Chodavaram (చోడవరం; /te/) is a town in Anakapalli district in the Indian state of Andhra Pradesh. The town is located on the country's east coast. It falls under Visakhapatnam Metropolitan Region Development Authority. The town has one of the largest cooperative Sugar factories in state.

==History==
The original name of the town was Chola Varam. The Chola dynasty (300 BC to 1279 AD), at that time rulers of Tamil Nadu and coastal Andhra Pradesh, founded Chola Varam as a border post en route to the Gajapathi kingdom of Orissa.

==Demographics==

As of the census of 2011, the town's population was 20,251, composed of 9,868 males and 10,383 females. The sex ratio was 1,052; versus a state average was 993. 2,035 children were aged 0–6, comprising 10.05% of Chodavaram's population and creating a child sex ratio of approximately 951; the state average is 939.

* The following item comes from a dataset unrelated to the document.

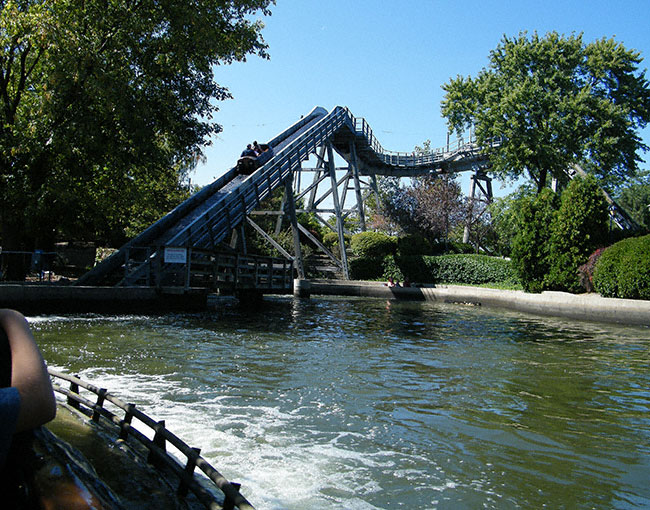 The Log Flume at Kiddieland, Melrose Park, Illinois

The literacy rate in the town of Chodavaram is approximately 77.49%; the state rate is 67.02%. The town has a vast court complex headed by a senior magistrate.

==Legislative assembly==
Chodavaram is an assembly constituency. 154,712 voters were registered in the Chodavaram constituency along with Butchiyyapeta, Ravikamatham and Rolugunta, according to the 1999 elections. Chodavaram MLA constituency comes under Anakapalle parliament constituency.

Elected Members
- 1951 - Kandarpa Venkataramesam (KLP)
- 1955 - Reddi Jagannadham Naidu (Cong)
- 1967 - Sri Vechalapu Palavelly (Cong)
- 1972 - Sri Vechalapu Palavelly (Cong)
- 1978 - Emani Seetha Rama Sastry (Janata Party)
- 1983 - Gunuru Erri Naidu (Milatri Naidu) (TDP)
- 1985 - Gunuru Erri Naidu (Milatri Naidu) (TDP)
- 1989 - Balireddi Satya Rao (Cong)
- 1994 - Gunuru Erri Naidu (Milatri Naidu) (TDP)
- 1999 - Balireddi Satya Rao (Cong)
- 2004 - Ganta Srinivasa Rao (TDP)
- 2008 - Ganta Srinivasa Rao (resigned as MLA and joined in PRP)
- 2009 - KSNS Raju (TDP)
- 2014 - KSNS Raju (TDP)
- 2019 - Karanam Dharmasri (YSRCP)
- 2024 - KSNS Raju (TDP)

==Education==
Primary and secondary education is provided by the government, aided by private schools. Instruction is offered in English & Telugu. There are several government primary and upper primary schools present in this town. For secondary education government high school as well as zilla parishad girl's high school are present. Government schools in this town are most popular among poor and middle-class people and they offer very good education. Important private schools include Bhashyam school, Amar school, Chalapathi, Mahathi, Sri vignan public school, Ravi Convent and Adams public school. For higher education government junior college as well as government degree college are present. There is also a government polytechnic in Chodavaram with limited facilities. Important private colleges include Ushodaya junior and degree college and Vidhyardi college. Most people prefer to study higher education such as engineering from nearby city Visakhapatnam, the colleges operate their busses to the town daily.